-- Selected excerpt follows --

My deaf adventure is the main point of this blog, but since deafness doesn't define me or anyone, there will be lots of other posts in here as well-- just on life--through my eyes-- because blogging is my therapy. If you are losing your hearing or you know someone who is and you find anything in here helpful, then that's GREAT!

6 comments:

Anonymous said...

This makes a great read! Keep it up!
I cannot imagine what it would have been like to live without the accommodation's we deaf have today back when. Even though digital hearing aids are a vast improvement over the analogs imo, they are still just that, aids.

Dennis from myspace :)

Kim said...

When I got my first pair of hearing aids, I remember my audiologist being excited about the possibility of the eventuality of a digital hearing aid. He had read about one in a professional magazine that was about the size of a room. "If they could only make it smaller. . .," he said. A few years later, the microchip was invented and I thought, "Here we GO!" We live in a great time, I agree. Still, life is not easy for the deaf even now and there are so many people not being reached, so many who need digital aids who can't afford them who are falling between the cracks.

Bellezza said...

Oh, I think you are very brave. All of us have to accomodate for some lack of perfection in our bodies (or hearts), but this must be a particularly difficult one. I have a couple of connections, even though they are removed from your story: 1. I suffered horribly from ear infections as a child, and I remember them being more painful than childbirth. They didn't go away until I had my tonsils out, and the pain, infection, ringing was just awful. 2. Psychologists are idiots. Most of the time they can be counted on for absolutely nothing. I have a degree in psychology, and lost of experience with therapists, and so I know how frustrating it must have been to talk to someone who thinks getting a job is a cure. Dolt! I applaud your blog and writing.

-- Selected excerpt concluded --
-- Extracted information follows --

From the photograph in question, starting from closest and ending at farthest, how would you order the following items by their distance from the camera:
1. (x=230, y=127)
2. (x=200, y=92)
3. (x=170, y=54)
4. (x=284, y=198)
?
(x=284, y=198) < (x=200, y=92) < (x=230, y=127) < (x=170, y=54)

-- Extracted information concluded --

▶ _Problem to solve_: In the blog excerpt, what did Kim's audiologist read about in a professional magazine? Rely solely on the blog excerpt, not on the entries, for what comes next.

▶ _Your solution_: He read about a digital hearing aid that was about the size of a room.